Iraq, The Vote: 'Some People Do Get It'


J$P Instant Transcript! Shepard Smith on the Reconstruction of Sadr City


From Studio-B with Shepard Smith, January 27 2005:

SHEPARD SMITH [FOX NEWS]: This morning we loaded onto a helicopter and flew into an area of Baghdad known now as Sadr City; it used to be Saddam City. And when the war first started there and all the violence broke out, our seasoned war correspondents and producers told us it was among the most violent places they had ever seen. Fighting to the death, they were there, with that guy Muqtada Al Sadr, you remember him, sort of leading them. Well he eventually settled down, bowed to political pressure, lots of people took a payoff, and things began to settle. Then the military moved in and started a whole new focus. Instead of just fighting on the streets they started rebuilding on the streets. They got lots of help, they got cooperation, and it may not look like Paradise to you, but it's vastly improved....

SMITH: Now they're warriors and nation-builders. Sewage was everywhere here, but no more. This pump station, fixed and upgraded....Now, travel on solid ground, not raw sewage, but not everywhere. In this neighborhood there's much work ahead. If only you could smell it. This man is telling the interpreter what the sewage is doing to the children. He's been telling us over the last couple of minutes that it's much better than it was a month ago, but right over there is a market that services about 200,000 people a day. It's better than it was, he says, but the kids are sick, and the military says they're working on it. And they have been for months. First, security had to be restored.

SMITH: Another project: in this trench they're running electric lines, so this neighborhood can have power 24/7. And by the way, look at this. A barrier built, for election day. The locals put it up, to protect the neighborhood polling place. We did it to stop a car bomber, he says, from destroying the building. Achmad is a 20-year-old volunteer police officer, guarding from bombers the place where he and his neighbors will vote for the very first time. I'm protecting the election center, he says, that's protecting my country. Some people do get it. And in neighborhoods even here it's spreading. The kids are everywhere. They play to the cameras, they play to the soldiers. No fear. And in their hands they all have campaign posters. These are about people running for office on Sunday. Even the kids are in the mix....
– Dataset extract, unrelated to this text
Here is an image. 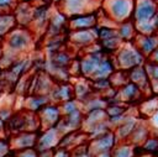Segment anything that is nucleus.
Masks as SVG:
<instances>
[{"instance_id":"9","label":"nucleus","mask_w":158,"mask_h":157,"mask_svg":"<svg viewBox=\"0 0 158 157\" xmlns=\"http://www.w3.org/2000/svg\"><path fill=\"white\" fill-rule=\"evenodd\" d=\"M69 40L78 46H89L94 42H98V27L88 30H77L69 31Z\"/></svg>"},{"instance_id":"22","label":"nucleus","mask_w":158,"mask_h":157,"mask_svg":"<svg viewBox=\"0 0 158 157\" xmlns=\"http://www.w3.org/2000/svg\"><path fill=\"white\" fill-rule=\"evenodd\" d=\"M17 1H21V0H17Z\"/></svg>"},{"instance_id":"18","label":"nucleus","mask_w":158,"mask_h":157,"mask_svg":"<svg viewBox=\"0 0 158 157\" xmlns=\"http://www.w3.org/2000/svg\"><path fill=\"white\" fill-rule=\"evenodd\" d=\"M43 2H46V4H49V5H56V4H58L60 0H42Z\"/></svg>"},{"instance_id":"19","label":"nucleus","mask_w":158,"mask_h":157,"mask_svg":"<svg viewBox=\"0 0 158 157\" xmlns=\"http://www.w3.org/2000/svg\"><path fill=\"white\" fill-rule=\"evenodd\" d=\"M153 122L158 126V110L154 112V115H153Z\"/></svg>"},{"instance_id":"7","label":"nucleus","mask_w":158,"mask_h":157,"mask_svg":"<svg viewBox=\"0 0 158 157\" xmlns=\"http://www.w3.org/2000/svg\"><path fill=\"white\" fill-rule=\"evenodd\" d=\"M35 6H36V0H21L17 2L14 10V15L16 17L19 26H25V27L30 26L32 21Z\"/></svg>"},{"instance_id":"10","label":"nucleus","mask_w":158,"mask_h":157,"mask_svg":"<svg viewBox=\"0 0 158 157\" xmlns=\"http://www.w3.org/2000/svg\"><path fill=\"white\" fill-rule=\"evenodd\" d=\"M127 73H128V80L137 84L142 91H143V89H151L149 88V78H148V74H147L143 64L133 67L132 69L127 70Z\"/></svg>"},{"instance_id":"11","label":"nucleus","mask_w":158,"mask_h":157,"mask_svg":"<svg viewBox=\"0 0 158 157\" xmlns=\"http://www.w3.org/2000/svg\"><path fill=\"white\" fill-rule=\"evenodd\" d=\"M116 28H117L118 36L122 40V42H132L138 33L136 25H135V21L132 19L117 23Z\"/></svg>"},{"instance_id":"21","label":"nucleus","mask_w":158,"mask_h":157,"mask_svg":"<svg viewBox=\"0 0 158 157\" xmlns=\"http://www.w3.org/2000/svg\"><path fill=\"white\" fill-rule=\"evenodd\" d=\"M0 38H2V37H1V36H0Z\"/></svg>"},{"instance_id":"6","label":"nucleus","mask_w":158,"mask_h":157,"mask_svg":"<svg viewBox=\"0 0 158 157\" xmlns=\"http://www.w3.org/2000/svg\"><path fill=\"white\" fill-rule=\"evenodd\" d=\"M98 22H99V10L79 14V15L68 17V31L94 28V27H98Z\"/></svg>"},{"instance_id":"16","label":"nucleus","mask_w":158,"mask_h":157,"mask_svg":"<svg viewBox=\"0 0 158 157\" xmlns=\"http://www.w3.org/2000/svg\"><path fill=\"white\" fill-rule=\"evenodd\" d=\"M17 0H0V12H14Z\"/></svg>"},{"instance_id":"15","label":"nucleus","mask_w":158,"mask_h":157,"mask_svg":"<svg viewBox=\"0 0 158 157\" xmlns=\"http://www.w3.org/2000/svg\"><path fill=\"white\" fill-rule=\"evenodd\" d=\"M142 108H144V110H146L149 115H153V114L158 110V99H157V98H149L147 101L143 103Z\"/></svg>"},{"instance_id":"17","label":"nucleus","mask_w":158,"mask_h":157,"mask_svg":"<svg viewBox=\"0 0 158 157\" xmlns=\"http://www.w3.org/2000/svg\"><path fill=\"white\" fill-rule=\"evenodd\" d=\"M148 59H149V61H153V62H156V63H158V47L152 52V54L148 57Z\"/></svg>"},{"instance_id":"12","label":"nucleus","mask_w":158,"mask_h":157,"mask_svg":"<svg viewBox=\"0 0 158 157\" xmlns=\"http://www.w3.org/2000/svg\"><path fill=\"white\" fill-rule=\"evenodd\" d=\"M17 26L14 12H0V36L4 37L7 32Z\"/></svg>"},{"instance_id":"4","label":"nucleus","mask_w":158,"mask_h":157,"mask_svg":"<svg viewBox=\"0 0 158 157\" xmlns=\"http://www.w3.org/2000/svg\"><path fill=\"white\" fill-rule=\"evenodd\" d=\"M4 42L9 47V51L11 52H19L23 51L26 47L30 46L32 38H31V31L28 27L25 26H16L10 32H7L4 36Z\"/></svg>"},{"instance_id":"14","label":"nucleus","mask_w":158,"mask_h":157,"mask_svg":"<svg viewBox=\"0 0 158 157\" xmlns=\"http://www.w3.org/2000/svg\"><path fill=\"white\" fill-rule=\"evenodd\" d=\"M142 151L157 155L158 153V137L157 136H148L144 140V143L142 145Z\"/></svg>"},{"instance_id":"20","label":"nucleus","mask_w":158,"mask_h":157,"mask_svg":"<svg viewBox=\"0 0 158 157\" xmlns=\"http://www.w3.org/2000/svg\"><path fill=\"white\" fill-rule=\"evenodd\" d=\"M139 157H151V156H148V155H143V156H139Z\"/></svg>"},{"instance_id":"13","label":"nucleus","mask_w":158,"mask_h":157,"mask_svg":"<svg viewBox=\"0 0 158 157\" xmlns=\"http://www.w3.org/2000/svg\"><path fill=\"white\" fill-rule=\"evenodd\" d=\"M120 93L122 95V98H125L123 100H133L135 98H137L138 95H141L142 90L139 89V87L132 82H127L126 84H123L120 88Z\"/></svg>"},{"instance_id":"8","label":"nucleus","mask_w":158,"mask_h":157,"mask_svg":"<svg viewBox=\"0 0 158 157\" xmlns=\"http://www.w3.org/2000/svg\"><path fill=\"white\" fill-rule=\"evenodd\" d=\"M132 42L139 49V52L146 58H148L152 54V52L158 47V35L157 33H149V35L137 33V36Z\"/></svg>"},{"instance_id":"2","label":"nucleus","mask_w":158,"mask_h":157,"mask_svg":"<svg viewBox=\"0 0 158 157\" xmlns=\"http://www.w3.org/2000/svg\"><path fill=\"white\" fill-rule=\"evenodd\" d=\"M133 7L135 0H101L100 5L101 11L116 23L132 19Z\"/></svg>"},{"instance_id":"5","label":"nucleus","mask_w":158,"mask_h":157,"mask_svg":"<svg viewBox=\"0 0 158 157\" xmlns=\"http://www.w3.org/2000/svg\"><path fill=\"white\" fill-rule=\"evenodd\" d=\"M158 12V0H135L132 20L135 23L154 20Z\"/></svg>"},{"instance_id":"3","label":"nucleus","mask_w":158,"mask_h":157,"mask_svg":"<svg viewBox=\"0 0 158 157\" xmlns=\"http://www.w3.org/2000/svg\"><path fill=\"white\" fill-rule=\"evenodd\" d=\"M101 0H60L57 6L67 17H72L79 14L91 12L100 9Z\"/></svg>"},{"instance_id":"1","label":"nucleus","mask_w":158,"mask_h":157,"mask_svg":"<svg viewBox=\"0 0 158 157\" xmlns=\"http://www.w3.org/2000/svg\"><path fill=\"white\" fill-rule=\"evenodd\" d=\"M146 59L147 58L139 52L133 42H122V45L115 52L114 63L117 69L130 70L133 67L144 64Z\"/></svg>"}]
</instances>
SMITH: One of the biggest projects was trash, teaching people you've got to pile it on the side of the road so somebody can come pick it up. A brand new concept; it had always all been thrown anywhere. They've learned, in large part. But a goat--a goat's got to eat. And eat they do, on every street. It's a way of life most Americans could never imagine, trust me. But here it's a step up. There's commerce, now. People seem to feel safer, say the soldiers....
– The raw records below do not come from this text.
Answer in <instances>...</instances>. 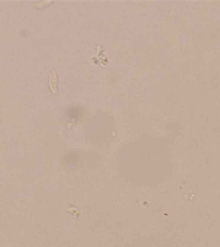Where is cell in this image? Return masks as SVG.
Returning a JSON list of instances; mask_svg holds the SVG:
<instances>
[{
  "mask_svg": "<svg viewBox=\"0 0 220 247\" xmlns=\"http://www.w3.org/2000/svg\"><path fill=\"white\" fill-rule=\"evenodd\" d=\"M57 82H58V78H57L56 72L55 71H52L50 74L49 84L50 89L53 93H56L58 91V89H57Z\"/></svg>",
  "mask_w": 220,
  "mask_h": 247,
  "instance_id": "obj_1",
  "label": "cell"
}]
</instances>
SMITH: The plan is in place: secure the area, clean the streets, give the people jobs and freedom, and they'll stop fighting. And maybe they'll vote. "D" the interpreter believes it can work, and he's risking his life to help.

"D": I think and I believe in my job, by practicing the both languages, English and Arabic, I'll be a reason to save a life, it will be the life of an American soldier who came to this country to help us. Or the life of an innocent Iraqi, and that's by taking out the misunderstanding and the miscommunication between the soldiers and the civilians....

SMITH: An impressive bunch they were. And that interpreter? He fought against the United States in the Gulf War in '91, then went to the United States seeking citizenship, and is now back here fighting against the insurgents for freedom, and trying to become a citizen of the US. Some incredible stories this morning in Sadr City.